_Texto de origen_:
════════════════════
Más allá de si la anécdota es verdadera, es claro que Arquímedes conocía los principios mecánicos involucrados en la transmisión de fuerzas a través de una palanca. La palanca más conocida es aquella en que el objeto que se necesita mover esta en el extremo opuesto a aquel donde se aplica la fuerza y el punto de apoyo esta en algún lugar entre ambos sitios. Por supuesto, el peso que seamos capaces de trasladar dependerá en primer lugar de la fuerza que apliquemos. Pero necesitaremos menos fuerza mientras mayor sea la distancia que nos separa del punto de apoyo, y mientras menor sea la distancia que separa a dicho punto de apoyo del objeto a desplazar.
Otra de las famosas historias que demuestran el genio de Arquimedes ocurrió ya hacia el final de sus días. Nuevamente Cártago y Roma estaban en guerra y esta vez parecía que los primeros tenían la ventaja. Al mando del imbatible Anibal las huestes africanas se paseaban por Italia cosechando victoria tras victoria, y consiguiendo amigos entre los numerosos reyes que antes habían sido vasallos de Roma. La ciudad de Romulo y Remo estaba de rodillas, pero entre sus lideres aun había esperanza. Comprendían que el punto débil de Anibal era que se hallaba demasiado lejos de su propio país, y de los refuerzos y suministros que este pudiera enviarle. Con el tiempo, el cansancio y el desgaste propio de las prolongadas campañas terminaría por inclinar la balanza a favor de Roma, pero para que esto ocurriera era indispensable evitar que sus nuevos aliados pudieran prestarle la ayuda que necesitaba.
Pues bien. Poco tiempo atrás Hieron II había muerto y su sucesor, Hierónimo, era un joven de apenas quince años y que fue fácilmente influenciado por sus consejeros quienes deseaban desafiar a Roma. Esta decisión terminaría siendo funesta para los destinos de Siracusa, de Hierónimo, y del propio Arquímedes.
════════════════════
_Qué se pide_: Según el texto de origen, ¿qué edad tenía Hierónimo cuando sucedió a Hieron II?

_Líneas de datos_:
════════════════════
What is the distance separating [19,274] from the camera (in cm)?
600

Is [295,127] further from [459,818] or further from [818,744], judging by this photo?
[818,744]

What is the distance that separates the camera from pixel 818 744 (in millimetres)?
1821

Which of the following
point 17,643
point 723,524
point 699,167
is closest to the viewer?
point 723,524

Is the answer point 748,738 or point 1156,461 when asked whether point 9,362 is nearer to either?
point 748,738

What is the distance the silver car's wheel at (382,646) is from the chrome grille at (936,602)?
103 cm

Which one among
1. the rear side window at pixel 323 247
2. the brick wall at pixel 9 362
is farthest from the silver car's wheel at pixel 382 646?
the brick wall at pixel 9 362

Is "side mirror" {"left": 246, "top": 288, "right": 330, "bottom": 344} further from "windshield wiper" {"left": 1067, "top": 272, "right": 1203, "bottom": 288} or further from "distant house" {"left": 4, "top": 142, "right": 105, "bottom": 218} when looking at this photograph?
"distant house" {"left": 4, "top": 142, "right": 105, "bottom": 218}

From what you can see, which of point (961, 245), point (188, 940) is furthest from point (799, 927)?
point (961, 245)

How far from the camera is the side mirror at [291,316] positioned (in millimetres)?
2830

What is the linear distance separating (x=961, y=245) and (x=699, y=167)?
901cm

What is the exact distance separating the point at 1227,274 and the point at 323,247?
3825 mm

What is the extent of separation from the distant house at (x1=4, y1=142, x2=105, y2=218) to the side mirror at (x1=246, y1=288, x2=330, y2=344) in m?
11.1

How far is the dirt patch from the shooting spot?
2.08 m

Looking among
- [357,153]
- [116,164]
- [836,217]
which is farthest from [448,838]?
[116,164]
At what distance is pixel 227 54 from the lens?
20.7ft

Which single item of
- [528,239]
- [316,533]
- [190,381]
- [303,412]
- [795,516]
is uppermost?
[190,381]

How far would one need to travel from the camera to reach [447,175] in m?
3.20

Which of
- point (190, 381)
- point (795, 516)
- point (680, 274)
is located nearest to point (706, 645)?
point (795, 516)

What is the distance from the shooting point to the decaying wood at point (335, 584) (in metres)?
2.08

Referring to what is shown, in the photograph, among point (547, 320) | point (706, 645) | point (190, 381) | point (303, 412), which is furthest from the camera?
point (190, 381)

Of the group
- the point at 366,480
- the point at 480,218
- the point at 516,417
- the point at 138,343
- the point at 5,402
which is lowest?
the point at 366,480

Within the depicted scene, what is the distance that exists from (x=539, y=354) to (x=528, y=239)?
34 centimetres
════════════════════
_Respuesta del ejercicio_: Apenas quince años.